═══ EXCERPTED TEXT

With the development of LED lamp technology, the lowly light bulb is doing more than just turning on and off. A lamp can be the centrepiece of an environment meant to improve health, moods and even food.
LEDs can create light in multiple colours, generate less heat and use a fraction of the energy of older types of bulbs. And LEDs can be controlled remotely from a PC or smartphone app, as programmable as a television.
"There's a tremendous potential for LED lighting to go beyond illumination," says John Strainic, General Electric's general manager for consumer lighting.
Because of the LED manufacturing process, the light that the technology creates is weighted towards the blue end of the spectrum. That is true whether the LED is used in a light bulb, a tablet or a television display. That blue light has its advantages: Blue stimulates a photoreceptor in the eye that reduces melatonin production and helps a person stay awake. "You have to start thinking of light as a drug," says Terry K McGowan, the director of engineering for the American Lighting Association, a trade group.
That is why Lighting Science, an LED manufacturer, is now selling Awake and Alert, an LED lamp that keeps people pumped up by pumping up the blue. Conversely, the company's Good Night lighting product reduces the blue output, helping people sleep. This summer, Lighting Science will offer its Rhythm Downlight, a lamp controlled by a smartphone app that adjusts blue light based on a user's sleep schedule.
"The Awake and Alert lamp does not look brighter, but our circadian system sees it as such," says Robert Soler, director, lighting research, Lighting Science.
Philips sells its own range of energy-enhancing lights, including its Wake-up Light and - to combat winter blues - the goLITE BLU, a panel of blue LEDs. In Europe, Philips is experimenting with its HealWell system in hospitals. By changing colours based on time of day, it encourages a patient to wake up, feel more relaxed and sleep more easily. At a field study at the Maastricht University Medical Center in the Netherlands, cardiology patients were found to sleep longer and experience reduced depression.

══════
═══ DATASET ENTRIES

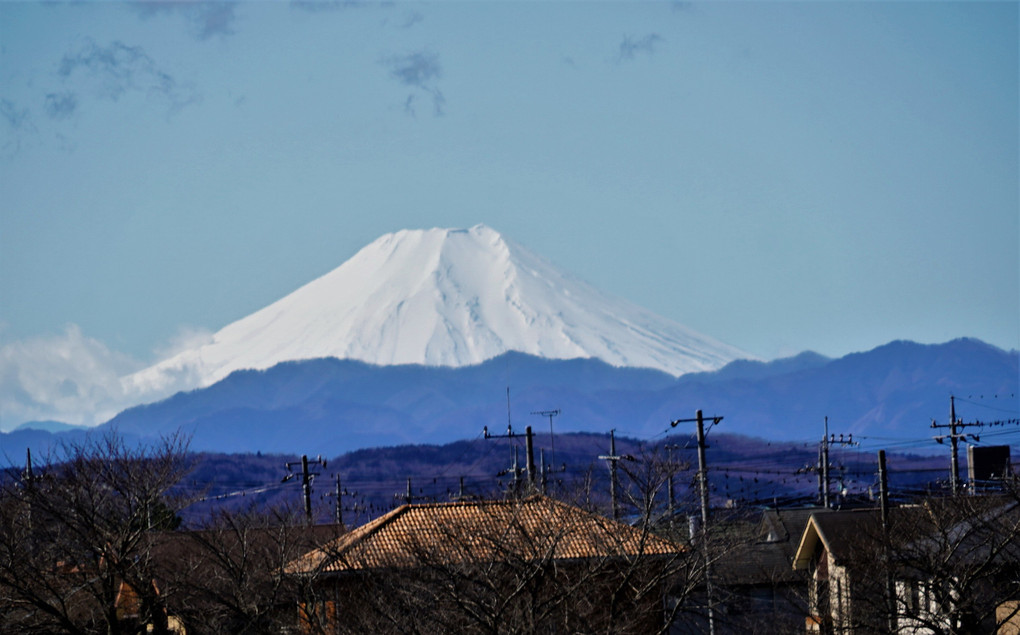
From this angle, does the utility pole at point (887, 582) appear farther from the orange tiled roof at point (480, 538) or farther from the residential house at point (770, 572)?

══════
═══ DATASET ENTRIES

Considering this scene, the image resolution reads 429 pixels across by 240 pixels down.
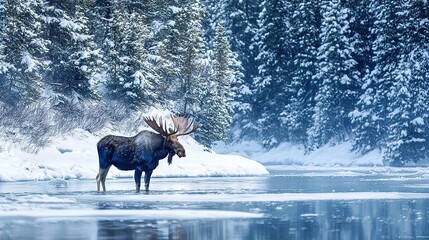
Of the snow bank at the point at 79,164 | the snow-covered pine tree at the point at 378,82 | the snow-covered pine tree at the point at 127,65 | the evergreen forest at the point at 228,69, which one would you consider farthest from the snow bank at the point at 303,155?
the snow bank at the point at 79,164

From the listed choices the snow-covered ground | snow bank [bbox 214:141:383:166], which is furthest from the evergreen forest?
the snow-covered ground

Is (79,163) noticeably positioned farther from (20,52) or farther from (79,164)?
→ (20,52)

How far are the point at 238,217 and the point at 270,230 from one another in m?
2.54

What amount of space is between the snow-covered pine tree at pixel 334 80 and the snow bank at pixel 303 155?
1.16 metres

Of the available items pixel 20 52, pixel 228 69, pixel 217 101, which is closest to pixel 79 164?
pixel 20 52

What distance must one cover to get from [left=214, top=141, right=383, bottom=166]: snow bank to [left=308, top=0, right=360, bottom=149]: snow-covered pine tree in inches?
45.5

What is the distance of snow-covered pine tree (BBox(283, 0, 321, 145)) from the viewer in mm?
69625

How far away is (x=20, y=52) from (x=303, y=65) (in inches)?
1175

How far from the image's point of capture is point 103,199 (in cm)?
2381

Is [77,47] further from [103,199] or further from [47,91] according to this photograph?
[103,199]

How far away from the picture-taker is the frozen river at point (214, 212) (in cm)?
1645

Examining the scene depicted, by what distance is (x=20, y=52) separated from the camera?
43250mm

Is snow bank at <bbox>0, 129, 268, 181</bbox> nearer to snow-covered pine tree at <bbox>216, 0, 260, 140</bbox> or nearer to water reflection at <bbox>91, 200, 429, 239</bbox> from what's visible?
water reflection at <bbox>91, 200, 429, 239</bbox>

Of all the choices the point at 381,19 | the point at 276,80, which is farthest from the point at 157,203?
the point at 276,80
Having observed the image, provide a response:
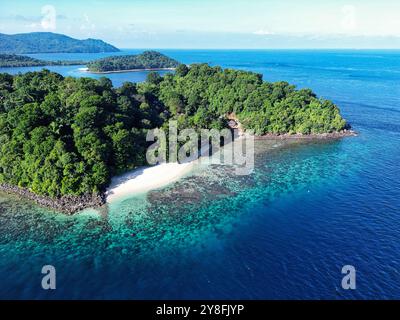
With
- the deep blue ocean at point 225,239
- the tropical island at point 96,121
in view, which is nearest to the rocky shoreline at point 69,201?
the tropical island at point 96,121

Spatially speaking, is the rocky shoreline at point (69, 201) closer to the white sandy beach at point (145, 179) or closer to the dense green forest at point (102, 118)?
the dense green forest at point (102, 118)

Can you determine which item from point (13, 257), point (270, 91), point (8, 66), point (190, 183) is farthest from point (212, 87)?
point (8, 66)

══════

→ **EXPLORE THE MATERIAL**:
A) List everyone the LED lighting article quotes directly.
B) Extend the article on LED lighting, picking up after its last sentence.
The items play no part in what you need to do here.

→ **YOUR RESPONSES**:
A) John Strainic, Terry K McGowan, Robert Soler

B)
In the United States, Lighting Science is working on a similar system, and expects to offer products by the end of this year. "Unfortunately, many hospitals have removed solariums, but lots of studies have shown that they improve recovery time," said Soler of Lighting Science.
While the ability to alter an LED lamp's colour opens up new uses for light, the fact that LEDs can be remotely controlled significantly changes their potential. With Osram Sylvania's ULTRA iQ system, users can programme lamps to turn on when a key is put in the lock. Philips's Hue system, on the other hand, allows users to create their own lighting moods and then send those instructions to special lamps via a smartphone app. The lights can also be programmed to respond to specific events, such as by glowing a prescribed colour when it is time to remove the roast from the oven. Tabu's Lumen TL800 lamp uses Bluetooth connectivity to control the lamp from a smartphone, allowing the user to change colours, dim the bulb and synchronise effects to the rhythm of a song played on the phone.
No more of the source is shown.